But most of the hour-plus evening offered an informal retelling of the show's creation and evolution. Master Builder Joel, who devised the "invention exchanges" that preceded each film in the 86 episodes he hosted before leaving in 1993, discussed his very first invention — "a cracker cracker" — which he did as a third grade project. It was a karate chop that cracked a Saltine. The teacher, he admitted, wasn't crazy about his invention. "Yeah, but I got to eat the cracker."

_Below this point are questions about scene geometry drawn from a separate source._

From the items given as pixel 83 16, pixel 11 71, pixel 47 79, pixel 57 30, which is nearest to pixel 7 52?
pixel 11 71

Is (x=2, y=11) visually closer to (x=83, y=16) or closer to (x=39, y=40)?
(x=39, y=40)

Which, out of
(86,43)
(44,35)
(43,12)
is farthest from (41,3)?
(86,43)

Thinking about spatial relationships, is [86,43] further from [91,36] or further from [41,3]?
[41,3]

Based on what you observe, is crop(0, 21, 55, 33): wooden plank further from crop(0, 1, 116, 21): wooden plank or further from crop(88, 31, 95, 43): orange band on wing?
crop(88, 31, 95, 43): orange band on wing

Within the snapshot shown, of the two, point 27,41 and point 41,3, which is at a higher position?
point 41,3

Hodgson and Weinstein discussed the first season on the Minneapolis UHF station KTMA. Mallon had given Hodgson the opportunity to fill a two-hour time slot, and Joel quickly proposed the format that, with surprisingly few modifications, held for the next decade. Hodgson, aided by Beaulieu as Crow T. Robot and Weinstein as Servo (they both also played the Mads), pieced the puppets together from gizmos found in a Salvation Army basement, built the satellite set and wrote the catchy theme song ("In the not too distant future..."). The young staff — Hodgson was 28, Beaulieu 29, Weinstein only 18 — didn't bother writing their riffs; mostly the three guys crouched before a wall and, watching a film for the first time, ad-libbed when ready. That often meant arid stretches of silence. As Weinstein recalled of "Untamed Youth," one early movie, "We just watched it with Mount Rushmore-like stares on our faces." The station paid them all of $2,400 for the show. (Trace earned $25.) It was fun, Joel said, "but we all had to sleep in the same room."

MSTies with the Check Spelling utility on their Apple computers know that, if the function is applied to "MST3K," it assumes the word is a typo and suggests, as a proper spelling, MISTOOK. Well, from the beginning, some people mistook MST3K for a kid's puppet show. (Which it is, in a way, but then so is "Chicken Run.") It's always been a challenge to explain the charm and sting of the show to people who haven't seen it. As Weinstein said, "It's kind of tough to pitch: "I got this thing where puppets mock movies. For two hours. " So at the end of the first season, they made a reel of their best bits and peddled it to New York. "We basically did a 40-hour pilot," Hodgson said. The channel that soon became Comedy Central picked up the show, and the Brains were off and percolating.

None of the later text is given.